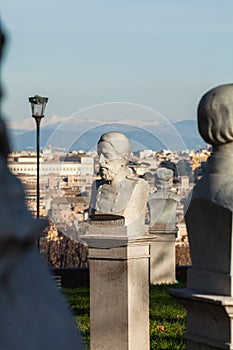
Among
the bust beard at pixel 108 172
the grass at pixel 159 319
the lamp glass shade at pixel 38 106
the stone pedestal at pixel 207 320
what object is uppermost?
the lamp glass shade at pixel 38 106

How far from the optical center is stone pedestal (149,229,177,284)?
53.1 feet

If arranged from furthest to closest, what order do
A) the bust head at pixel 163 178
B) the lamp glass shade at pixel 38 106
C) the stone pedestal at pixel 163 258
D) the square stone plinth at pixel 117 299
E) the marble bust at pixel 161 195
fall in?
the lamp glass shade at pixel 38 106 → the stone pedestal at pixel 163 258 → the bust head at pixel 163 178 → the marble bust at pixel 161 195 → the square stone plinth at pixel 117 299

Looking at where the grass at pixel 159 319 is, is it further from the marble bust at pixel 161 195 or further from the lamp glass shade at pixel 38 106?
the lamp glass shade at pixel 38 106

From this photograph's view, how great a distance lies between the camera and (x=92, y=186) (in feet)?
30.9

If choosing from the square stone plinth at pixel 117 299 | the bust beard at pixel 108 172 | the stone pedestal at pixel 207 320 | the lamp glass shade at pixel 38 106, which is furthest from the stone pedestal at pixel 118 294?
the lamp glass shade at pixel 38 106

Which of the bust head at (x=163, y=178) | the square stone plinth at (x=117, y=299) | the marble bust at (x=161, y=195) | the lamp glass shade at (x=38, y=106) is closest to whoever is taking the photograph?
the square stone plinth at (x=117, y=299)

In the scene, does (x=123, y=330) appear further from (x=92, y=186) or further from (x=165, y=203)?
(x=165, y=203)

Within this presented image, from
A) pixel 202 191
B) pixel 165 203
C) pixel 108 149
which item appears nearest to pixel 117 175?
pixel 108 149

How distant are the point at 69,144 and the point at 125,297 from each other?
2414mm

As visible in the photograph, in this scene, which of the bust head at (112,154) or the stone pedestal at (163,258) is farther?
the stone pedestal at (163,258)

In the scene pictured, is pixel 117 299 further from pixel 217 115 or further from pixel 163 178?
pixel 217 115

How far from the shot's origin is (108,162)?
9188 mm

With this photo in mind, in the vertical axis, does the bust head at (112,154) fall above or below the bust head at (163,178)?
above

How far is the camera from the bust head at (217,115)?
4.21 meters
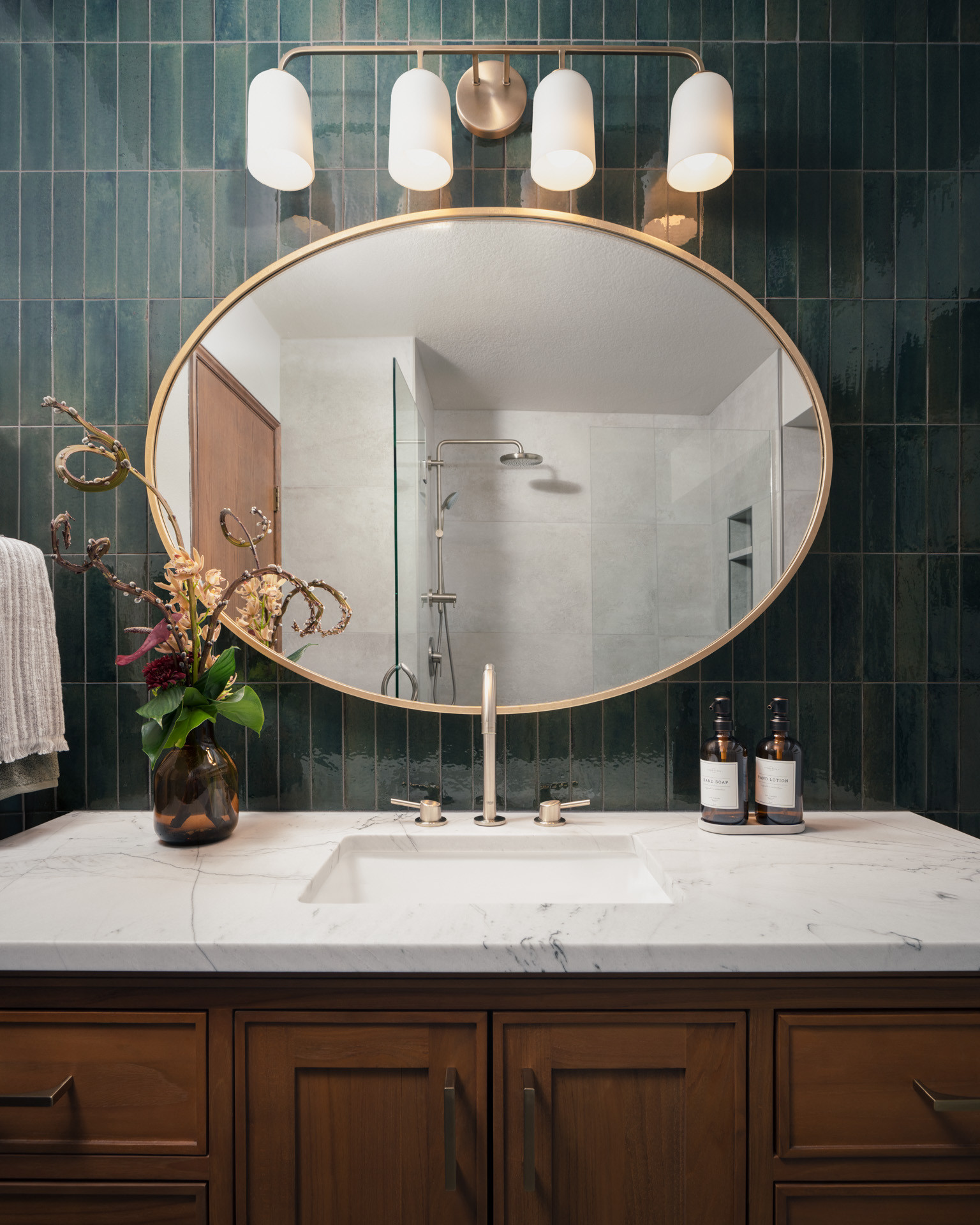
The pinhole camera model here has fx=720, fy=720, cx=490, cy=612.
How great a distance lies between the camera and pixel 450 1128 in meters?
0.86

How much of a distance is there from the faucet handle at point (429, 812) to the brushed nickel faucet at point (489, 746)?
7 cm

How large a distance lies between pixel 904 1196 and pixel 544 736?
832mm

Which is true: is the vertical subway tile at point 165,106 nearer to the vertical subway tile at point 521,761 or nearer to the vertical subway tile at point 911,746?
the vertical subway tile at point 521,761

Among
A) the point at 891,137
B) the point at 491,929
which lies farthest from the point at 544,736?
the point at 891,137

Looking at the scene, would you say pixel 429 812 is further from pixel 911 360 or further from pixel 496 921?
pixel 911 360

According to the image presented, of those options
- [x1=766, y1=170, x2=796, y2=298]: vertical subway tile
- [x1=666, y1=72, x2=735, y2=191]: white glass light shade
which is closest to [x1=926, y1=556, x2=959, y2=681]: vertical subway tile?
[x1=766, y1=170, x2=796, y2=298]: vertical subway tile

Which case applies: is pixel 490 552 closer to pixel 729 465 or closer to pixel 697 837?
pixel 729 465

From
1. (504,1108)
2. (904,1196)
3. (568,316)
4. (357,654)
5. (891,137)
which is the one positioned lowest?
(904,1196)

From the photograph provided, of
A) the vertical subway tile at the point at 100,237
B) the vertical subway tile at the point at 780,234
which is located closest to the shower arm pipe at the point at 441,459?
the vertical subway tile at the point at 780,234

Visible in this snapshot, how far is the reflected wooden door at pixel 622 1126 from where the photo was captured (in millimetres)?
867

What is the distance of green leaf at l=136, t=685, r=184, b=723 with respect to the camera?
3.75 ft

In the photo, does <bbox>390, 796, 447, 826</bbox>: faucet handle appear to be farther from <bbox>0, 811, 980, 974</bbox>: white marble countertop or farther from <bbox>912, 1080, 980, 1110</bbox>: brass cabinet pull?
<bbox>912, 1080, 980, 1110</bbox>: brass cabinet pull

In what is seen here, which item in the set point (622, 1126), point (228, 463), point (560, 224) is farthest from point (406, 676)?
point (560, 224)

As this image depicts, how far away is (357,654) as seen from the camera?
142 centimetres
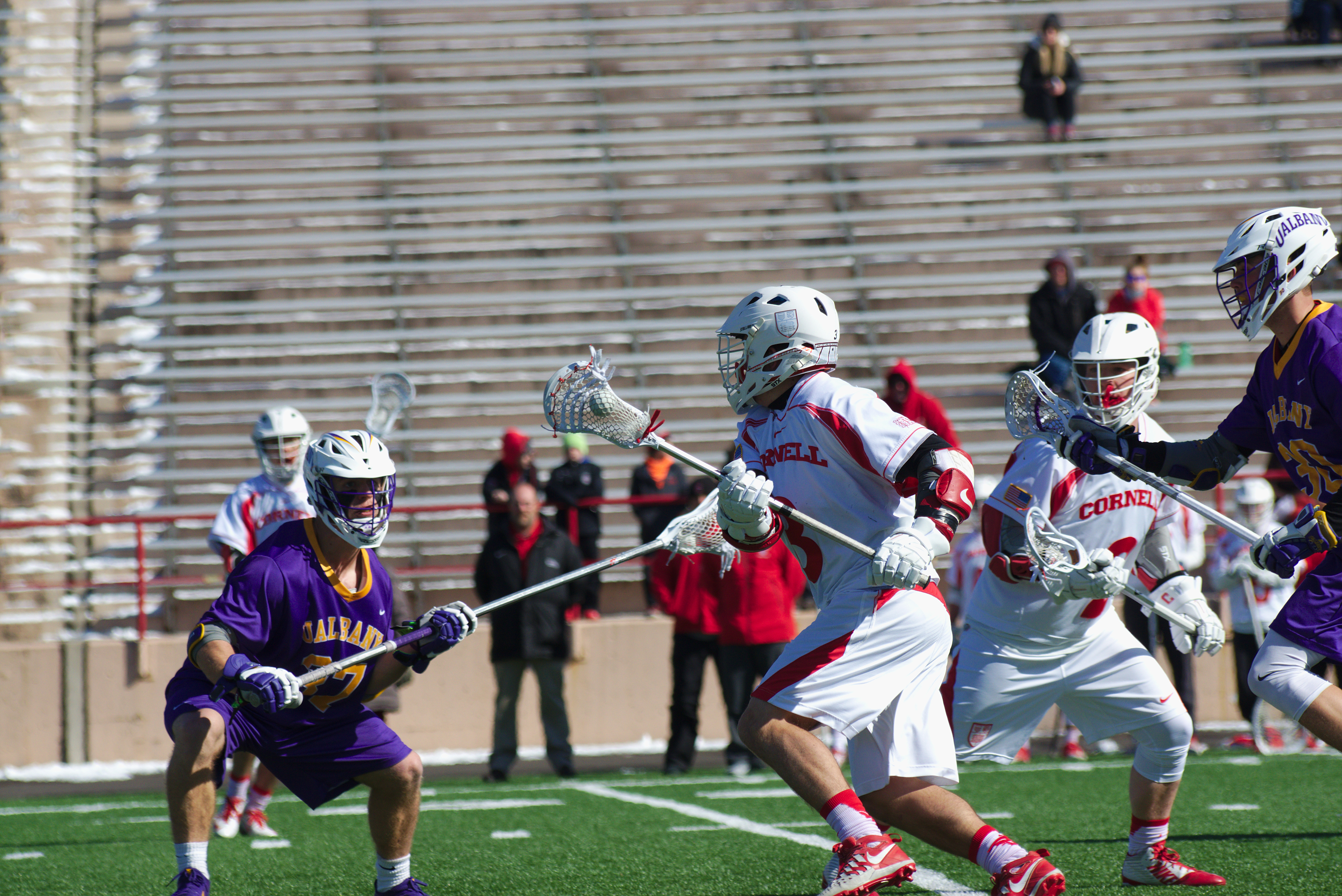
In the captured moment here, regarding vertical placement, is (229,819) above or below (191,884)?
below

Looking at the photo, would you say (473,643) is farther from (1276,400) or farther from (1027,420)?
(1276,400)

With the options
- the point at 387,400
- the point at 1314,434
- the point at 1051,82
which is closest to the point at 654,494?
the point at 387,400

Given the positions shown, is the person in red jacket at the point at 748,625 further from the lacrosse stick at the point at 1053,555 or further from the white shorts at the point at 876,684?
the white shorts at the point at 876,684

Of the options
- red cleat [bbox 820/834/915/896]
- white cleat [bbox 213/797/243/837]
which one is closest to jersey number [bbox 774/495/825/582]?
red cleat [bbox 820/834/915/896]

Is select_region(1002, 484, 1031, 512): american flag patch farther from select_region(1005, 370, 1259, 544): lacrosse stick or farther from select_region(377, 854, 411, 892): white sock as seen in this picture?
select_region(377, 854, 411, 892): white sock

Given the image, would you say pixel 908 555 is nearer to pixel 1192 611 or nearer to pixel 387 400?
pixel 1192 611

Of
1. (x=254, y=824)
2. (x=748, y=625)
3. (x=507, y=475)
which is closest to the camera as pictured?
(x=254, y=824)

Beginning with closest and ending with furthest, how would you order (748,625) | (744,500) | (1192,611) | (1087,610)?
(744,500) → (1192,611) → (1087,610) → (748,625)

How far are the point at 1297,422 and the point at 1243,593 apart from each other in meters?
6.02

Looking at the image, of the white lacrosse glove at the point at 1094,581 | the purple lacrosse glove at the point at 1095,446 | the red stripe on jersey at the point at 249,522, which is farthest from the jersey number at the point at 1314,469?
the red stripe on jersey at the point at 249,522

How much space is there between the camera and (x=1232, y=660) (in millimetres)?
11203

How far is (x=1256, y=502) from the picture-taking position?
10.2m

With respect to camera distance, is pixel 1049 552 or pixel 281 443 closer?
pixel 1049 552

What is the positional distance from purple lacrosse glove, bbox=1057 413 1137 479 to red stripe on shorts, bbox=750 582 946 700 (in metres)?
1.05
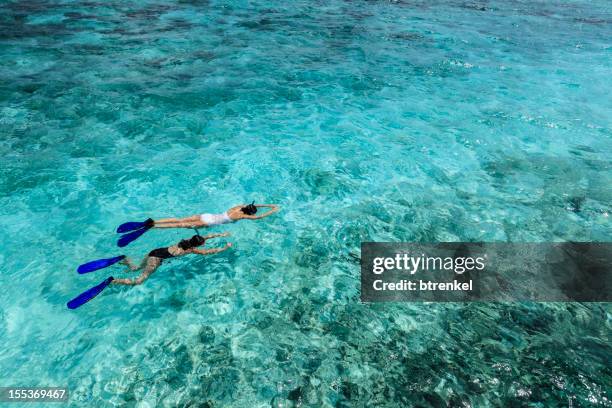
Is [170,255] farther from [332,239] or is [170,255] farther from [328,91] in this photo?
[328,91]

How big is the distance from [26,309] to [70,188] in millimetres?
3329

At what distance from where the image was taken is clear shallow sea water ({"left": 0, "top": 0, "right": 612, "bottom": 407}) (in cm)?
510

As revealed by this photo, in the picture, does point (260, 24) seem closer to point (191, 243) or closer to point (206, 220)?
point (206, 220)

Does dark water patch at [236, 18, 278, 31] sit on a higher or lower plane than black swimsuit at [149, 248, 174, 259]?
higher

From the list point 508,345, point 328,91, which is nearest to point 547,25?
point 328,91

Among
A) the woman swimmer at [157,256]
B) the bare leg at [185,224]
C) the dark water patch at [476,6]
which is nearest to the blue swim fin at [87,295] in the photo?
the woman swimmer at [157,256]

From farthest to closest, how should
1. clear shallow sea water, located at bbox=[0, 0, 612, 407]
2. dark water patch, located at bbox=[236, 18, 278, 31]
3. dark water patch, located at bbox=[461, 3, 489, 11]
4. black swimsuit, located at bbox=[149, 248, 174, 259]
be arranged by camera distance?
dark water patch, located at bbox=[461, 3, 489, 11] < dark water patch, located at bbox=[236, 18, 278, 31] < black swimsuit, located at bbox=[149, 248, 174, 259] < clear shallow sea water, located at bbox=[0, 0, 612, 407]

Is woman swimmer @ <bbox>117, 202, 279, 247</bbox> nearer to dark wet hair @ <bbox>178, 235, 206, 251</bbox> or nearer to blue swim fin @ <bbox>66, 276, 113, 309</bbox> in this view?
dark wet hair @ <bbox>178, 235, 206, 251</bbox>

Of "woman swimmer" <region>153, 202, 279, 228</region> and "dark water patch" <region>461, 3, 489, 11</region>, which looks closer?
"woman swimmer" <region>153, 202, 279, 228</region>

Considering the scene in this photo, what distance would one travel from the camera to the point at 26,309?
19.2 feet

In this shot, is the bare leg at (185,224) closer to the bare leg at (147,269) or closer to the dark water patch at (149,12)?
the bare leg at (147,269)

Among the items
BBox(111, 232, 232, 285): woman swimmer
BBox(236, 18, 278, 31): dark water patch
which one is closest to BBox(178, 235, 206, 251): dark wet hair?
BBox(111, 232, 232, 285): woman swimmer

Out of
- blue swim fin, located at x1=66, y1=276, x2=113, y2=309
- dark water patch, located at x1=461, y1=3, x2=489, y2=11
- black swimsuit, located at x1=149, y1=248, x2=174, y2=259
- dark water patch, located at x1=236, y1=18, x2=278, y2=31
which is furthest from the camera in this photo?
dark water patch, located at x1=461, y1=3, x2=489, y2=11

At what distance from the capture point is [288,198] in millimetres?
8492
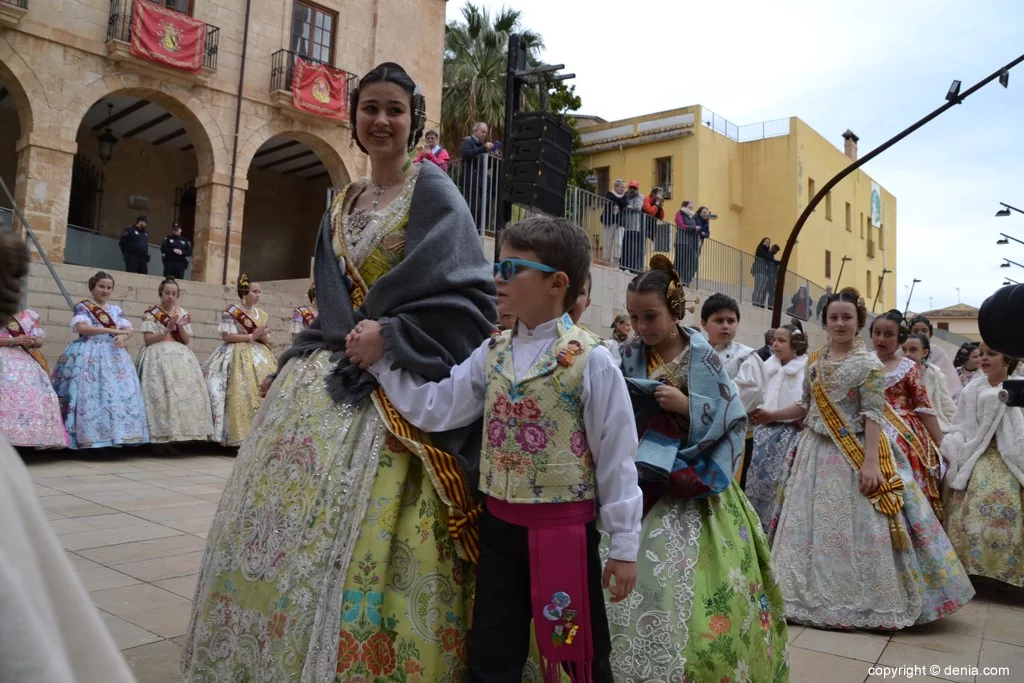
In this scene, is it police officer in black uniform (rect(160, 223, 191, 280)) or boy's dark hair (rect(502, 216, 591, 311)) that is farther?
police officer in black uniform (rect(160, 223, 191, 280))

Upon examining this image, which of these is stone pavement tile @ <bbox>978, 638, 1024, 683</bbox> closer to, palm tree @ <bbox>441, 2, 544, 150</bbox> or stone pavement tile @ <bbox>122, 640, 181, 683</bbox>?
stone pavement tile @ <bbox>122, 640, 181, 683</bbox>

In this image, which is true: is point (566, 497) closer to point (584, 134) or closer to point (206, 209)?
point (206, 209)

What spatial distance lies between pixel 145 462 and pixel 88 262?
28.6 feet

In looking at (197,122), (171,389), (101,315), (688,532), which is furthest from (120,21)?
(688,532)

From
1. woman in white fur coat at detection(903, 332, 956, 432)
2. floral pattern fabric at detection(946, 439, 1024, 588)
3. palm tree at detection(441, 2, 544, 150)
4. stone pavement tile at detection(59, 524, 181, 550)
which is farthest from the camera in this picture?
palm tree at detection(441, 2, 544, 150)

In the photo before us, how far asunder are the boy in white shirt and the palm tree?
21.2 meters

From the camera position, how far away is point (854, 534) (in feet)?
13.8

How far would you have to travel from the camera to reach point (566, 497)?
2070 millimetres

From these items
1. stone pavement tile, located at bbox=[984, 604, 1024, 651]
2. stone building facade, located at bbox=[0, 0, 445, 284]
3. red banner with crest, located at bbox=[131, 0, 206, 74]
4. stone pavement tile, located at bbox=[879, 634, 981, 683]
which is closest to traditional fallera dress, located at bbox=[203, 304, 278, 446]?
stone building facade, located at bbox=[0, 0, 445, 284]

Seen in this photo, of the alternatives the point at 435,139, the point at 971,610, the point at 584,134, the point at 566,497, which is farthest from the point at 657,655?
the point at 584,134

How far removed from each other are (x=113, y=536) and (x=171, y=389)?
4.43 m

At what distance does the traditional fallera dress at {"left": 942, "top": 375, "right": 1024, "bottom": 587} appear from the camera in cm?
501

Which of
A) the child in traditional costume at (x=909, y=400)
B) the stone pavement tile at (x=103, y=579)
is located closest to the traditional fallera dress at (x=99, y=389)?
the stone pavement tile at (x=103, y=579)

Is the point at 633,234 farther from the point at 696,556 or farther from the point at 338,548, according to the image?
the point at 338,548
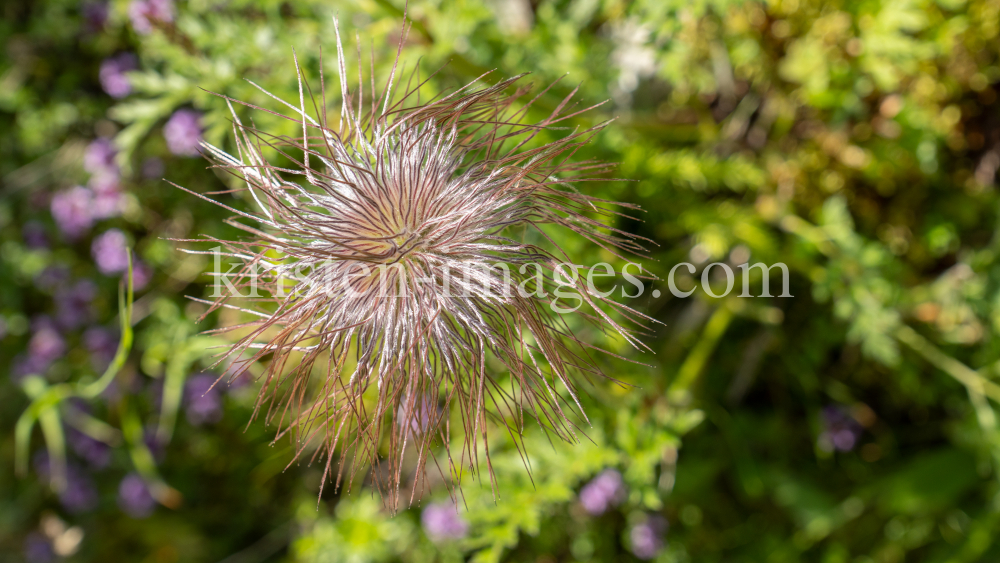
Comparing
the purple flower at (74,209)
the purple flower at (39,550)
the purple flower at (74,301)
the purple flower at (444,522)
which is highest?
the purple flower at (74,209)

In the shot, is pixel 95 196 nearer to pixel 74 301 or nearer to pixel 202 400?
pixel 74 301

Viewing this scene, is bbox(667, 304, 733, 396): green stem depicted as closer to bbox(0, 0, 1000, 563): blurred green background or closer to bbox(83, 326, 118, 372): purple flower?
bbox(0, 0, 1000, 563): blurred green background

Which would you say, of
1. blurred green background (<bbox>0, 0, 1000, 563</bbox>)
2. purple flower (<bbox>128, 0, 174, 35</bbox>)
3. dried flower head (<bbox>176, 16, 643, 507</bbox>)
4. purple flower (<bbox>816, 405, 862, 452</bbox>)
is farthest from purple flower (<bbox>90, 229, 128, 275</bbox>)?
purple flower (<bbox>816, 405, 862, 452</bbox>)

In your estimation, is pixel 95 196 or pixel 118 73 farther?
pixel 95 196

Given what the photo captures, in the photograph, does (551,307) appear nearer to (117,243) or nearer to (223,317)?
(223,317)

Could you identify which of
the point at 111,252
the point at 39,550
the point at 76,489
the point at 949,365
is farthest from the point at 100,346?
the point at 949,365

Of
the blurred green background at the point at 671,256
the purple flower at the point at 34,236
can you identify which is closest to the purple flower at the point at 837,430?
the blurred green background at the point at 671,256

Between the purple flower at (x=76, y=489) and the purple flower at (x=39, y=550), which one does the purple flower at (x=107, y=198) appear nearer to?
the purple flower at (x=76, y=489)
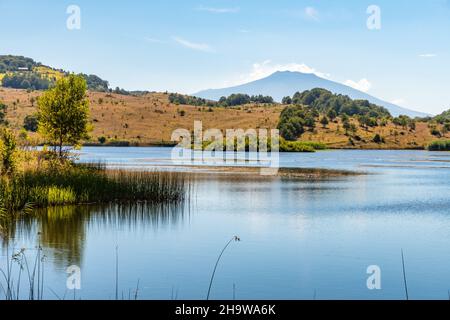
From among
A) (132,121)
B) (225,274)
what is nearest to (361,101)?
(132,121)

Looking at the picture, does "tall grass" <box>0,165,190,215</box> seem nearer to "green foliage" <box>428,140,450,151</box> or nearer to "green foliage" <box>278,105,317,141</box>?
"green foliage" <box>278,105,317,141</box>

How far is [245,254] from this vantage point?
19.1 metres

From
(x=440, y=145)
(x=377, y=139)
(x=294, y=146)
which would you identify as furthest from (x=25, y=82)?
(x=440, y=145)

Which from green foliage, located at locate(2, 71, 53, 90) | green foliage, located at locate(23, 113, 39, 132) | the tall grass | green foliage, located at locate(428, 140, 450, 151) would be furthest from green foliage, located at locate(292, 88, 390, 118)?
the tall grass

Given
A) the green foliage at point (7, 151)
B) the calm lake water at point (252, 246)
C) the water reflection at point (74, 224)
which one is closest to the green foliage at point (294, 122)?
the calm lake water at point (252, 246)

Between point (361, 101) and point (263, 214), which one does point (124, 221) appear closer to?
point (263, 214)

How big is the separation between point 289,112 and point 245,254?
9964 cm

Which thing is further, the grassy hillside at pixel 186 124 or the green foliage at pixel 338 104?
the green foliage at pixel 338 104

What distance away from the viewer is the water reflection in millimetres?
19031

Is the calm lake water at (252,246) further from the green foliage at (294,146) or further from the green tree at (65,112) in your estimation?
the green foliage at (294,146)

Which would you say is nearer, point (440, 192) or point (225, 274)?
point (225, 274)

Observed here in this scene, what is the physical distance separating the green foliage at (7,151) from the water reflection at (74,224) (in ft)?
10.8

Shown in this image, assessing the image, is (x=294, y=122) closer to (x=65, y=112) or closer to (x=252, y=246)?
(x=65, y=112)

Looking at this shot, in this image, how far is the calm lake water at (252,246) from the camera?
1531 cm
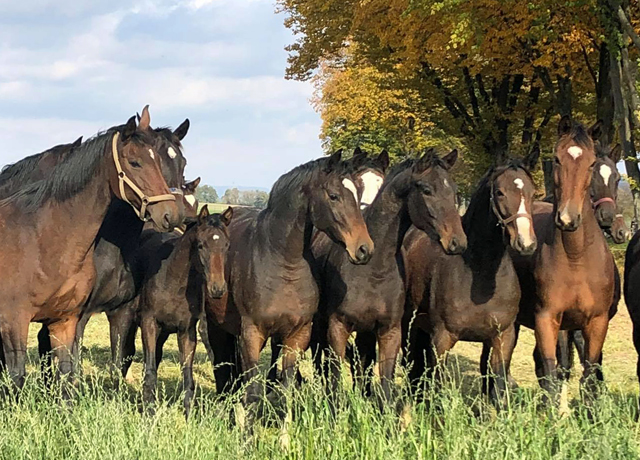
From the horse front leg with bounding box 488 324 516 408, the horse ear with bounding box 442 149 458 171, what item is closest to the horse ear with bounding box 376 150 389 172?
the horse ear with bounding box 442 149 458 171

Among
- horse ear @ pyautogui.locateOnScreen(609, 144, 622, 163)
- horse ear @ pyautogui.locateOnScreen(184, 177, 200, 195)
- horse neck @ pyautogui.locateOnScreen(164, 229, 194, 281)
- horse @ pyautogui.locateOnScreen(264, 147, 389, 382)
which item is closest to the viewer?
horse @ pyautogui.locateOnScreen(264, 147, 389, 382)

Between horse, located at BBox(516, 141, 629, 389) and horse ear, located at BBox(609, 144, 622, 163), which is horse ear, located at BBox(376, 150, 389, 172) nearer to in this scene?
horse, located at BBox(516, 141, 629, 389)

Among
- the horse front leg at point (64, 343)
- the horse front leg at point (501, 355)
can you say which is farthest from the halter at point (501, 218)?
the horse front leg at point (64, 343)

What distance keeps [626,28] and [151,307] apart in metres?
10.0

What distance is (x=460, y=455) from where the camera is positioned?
□ □ □
→ Task brief
Can you quote, word for word, everything from the line containing "Looking at the scene, would" down to the line containing "142 centimetres", with both of those lines included?

→ Written reply
Looking at the scene, would you say pixel 429 812 is further from pixel 911 360 or further from pixel 496 921?
pixel 911 360

According to the image presented, of those options
- [x1=766, y1=170, x2=796, y2=298]: vertical subway tile
- [x1=666, y1=72, x2=735, y2=191]: white glass light shade
which is closest to [x1=926, y1=556, x2=959, y2=681]: vertical subway tile?
[x1=766, y1=170, x2=796, y2=298]: vertical subway tile

Which case applies: is pixel 490 552 closer to pixel 729 465 or closer to pixel 697 837?
pixel 729 465

From
1. (504,1108)
2. (904,1196)
3. (568,316)
4. (357,654)
5. (891,137)
which is the one positioned lowest?
(904,1196)

From the photograph provided, of
A) the vertical subway tile at the point at 100,237
B) the vertical subway tile at the point at 780,234
which is located closest to the shower arm pipe at the point at 441,459?
the vertical subway tile at the point at 780,234

Visible in this snapshot, how far is the reflected wooden door at pixel 622 1126 from where the photo was captured (in millimetres)?
867

What is the distance of green leaf at l=136, t=685, r=184, b=723 with respect to the camera?
3.75 ft

In the photo, does <bbox>390, 796, 447, 826</bbox>: faucet handle appear to be farther from <bbox>0, 811, 980, 974</bbox>: white marble countertop or farther from <bbox>912, 1080, 980, 1110</bbox>: brass cabinet pull?
<bbox>912, 1080, 980, 1110</bbox>: brass cabinet pull

In what is seen here, which item in the set point (622, 1126), point (228, 463), point (560, 224) is farthest from point (406, 676)?
point (560, 224)

As this image depicts, how far away is (357,654) as seen from the camera?
142 centimetres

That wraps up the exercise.